◆ Dataset records ◆
* BEGIN *
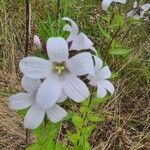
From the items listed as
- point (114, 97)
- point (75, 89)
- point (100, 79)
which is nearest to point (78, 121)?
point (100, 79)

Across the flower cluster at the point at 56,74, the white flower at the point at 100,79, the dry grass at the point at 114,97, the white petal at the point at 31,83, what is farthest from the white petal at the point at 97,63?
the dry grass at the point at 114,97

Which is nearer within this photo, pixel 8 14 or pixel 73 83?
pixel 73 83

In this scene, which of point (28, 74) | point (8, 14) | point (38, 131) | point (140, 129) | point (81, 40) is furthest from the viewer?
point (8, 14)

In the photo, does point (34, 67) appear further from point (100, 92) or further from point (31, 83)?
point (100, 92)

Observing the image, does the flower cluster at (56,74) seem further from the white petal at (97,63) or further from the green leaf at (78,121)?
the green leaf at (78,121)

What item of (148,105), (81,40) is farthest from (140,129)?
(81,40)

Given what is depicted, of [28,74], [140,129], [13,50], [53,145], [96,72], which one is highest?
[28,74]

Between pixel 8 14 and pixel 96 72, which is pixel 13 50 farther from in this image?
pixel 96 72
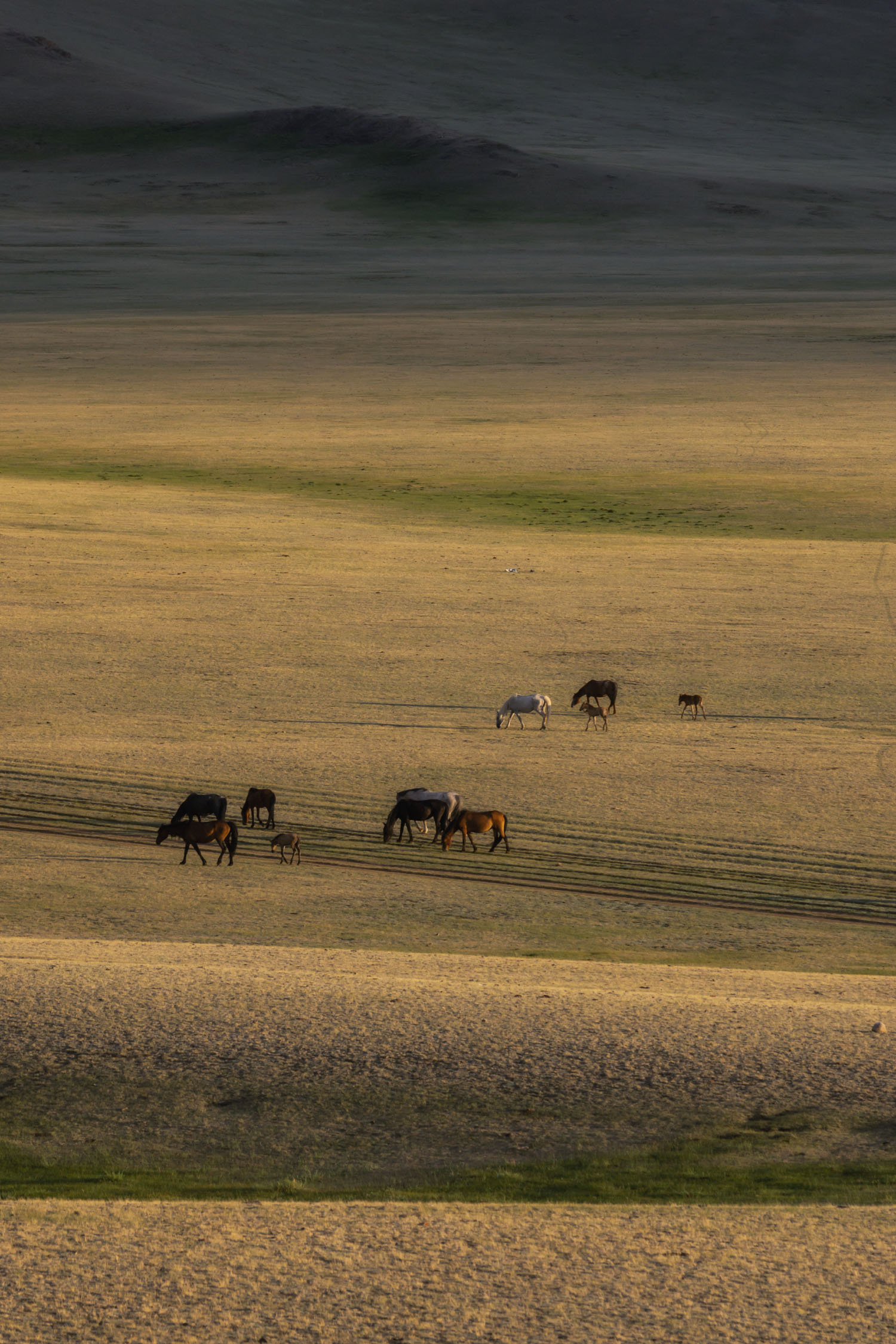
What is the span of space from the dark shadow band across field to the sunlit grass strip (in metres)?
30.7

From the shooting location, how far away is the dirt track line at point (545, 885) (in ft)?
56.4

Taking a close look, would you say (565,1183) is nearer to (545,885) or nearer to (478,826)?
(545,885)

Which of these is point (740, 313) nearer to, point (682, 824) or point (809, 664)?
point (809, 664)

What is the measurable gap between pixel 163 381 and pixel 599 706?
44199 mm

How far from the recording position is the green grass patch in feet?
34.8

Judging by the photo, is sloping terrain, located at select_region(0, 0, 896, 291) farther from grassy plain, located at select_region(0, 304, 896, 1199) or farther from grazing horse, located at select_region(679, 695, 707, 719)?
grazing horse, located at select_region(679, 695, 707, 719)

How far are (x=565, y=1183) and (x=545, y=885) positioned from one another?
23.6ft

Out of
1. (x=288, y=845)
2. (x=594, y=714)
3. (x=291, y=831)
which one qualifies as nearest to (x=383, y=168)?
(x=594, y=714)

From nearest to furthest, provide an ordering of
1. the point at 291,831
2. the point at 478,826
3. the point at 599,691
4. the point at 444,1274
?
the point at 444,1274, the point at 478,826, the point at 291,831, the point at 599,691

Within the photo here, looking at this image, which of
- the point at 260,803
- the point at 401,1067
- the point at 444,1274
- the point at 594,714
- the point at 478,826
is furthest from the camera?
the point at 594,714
* END *
◆ WHAT YOU ARE ASKED TO DO ◆
Copy out the lines from the one containing "What item of" through the end of the records, both included. Leave the pictures out.

◆ FINAL RESULT ◆
What item of (148,105), (81,40) is farthest from (140,129)?
(81,40)

Given what is depicted, of [28,74], [140,129], [13,50], [53,145], [96,72], which one is highest?
[28,74]

Between pixel 8 14 and pixel 96 72, which is pixel 13 50 farther from in this image?
pixel 96 72
What is the span of space from the dark shadow band across field to the sunlit grass strip (in metres)?
30.7

From the shooting location, how far away is the dirt track line at point (545, 885) (in ft)?
56.4

Taking a close look, would you say (565,1183) is nearer to (545,885) or nearer to (478,826)?
(545,885)

Which of these is point (740, 313) nearer to, point (682, 824) or point (809, 664)?
point (809, 664)

What is the measurable gap between pixel 163 381 and pixel 599 706?
44199 mm

How far from the recording position is the green grass patch in feet?
34.8

Judging by the photo, is sloping terrain, located at select_region(0, 0, 896, 291) farther from grassy plain, located at select_region(0, 304, 896, 1199) or farther from grazing horse, located at select_region(679, 695, 707, 719)?
grazing horse, located at select_region(679, 695, 707, 719)

How far are (x=565, y=1183) and (x=545, y=885) positioned from one another?
23.6ft

Out of
1. (x=288, y=845)
2. (x=594, y=714)
3. (x=291, y=831)
which one qualifies as nearest to (x=383, y=168)?
(x=594, y=714)

From nearest to furthest, provide an ordering of
1. the point at 291,831
2. the point at 478,826
3. the point at 599,691
4. the point at 444,1274
?
the point at 444,1274, the point at 478,826, the point at 291,831, the point at 599,691

Within the photo here, looking at this image, which of
- the point at 260,803
- the point at 401,1067
- the point at 444,1274
- the point at 594,714
- the point at 478,826
is furthest from the camera?
the point at 594,714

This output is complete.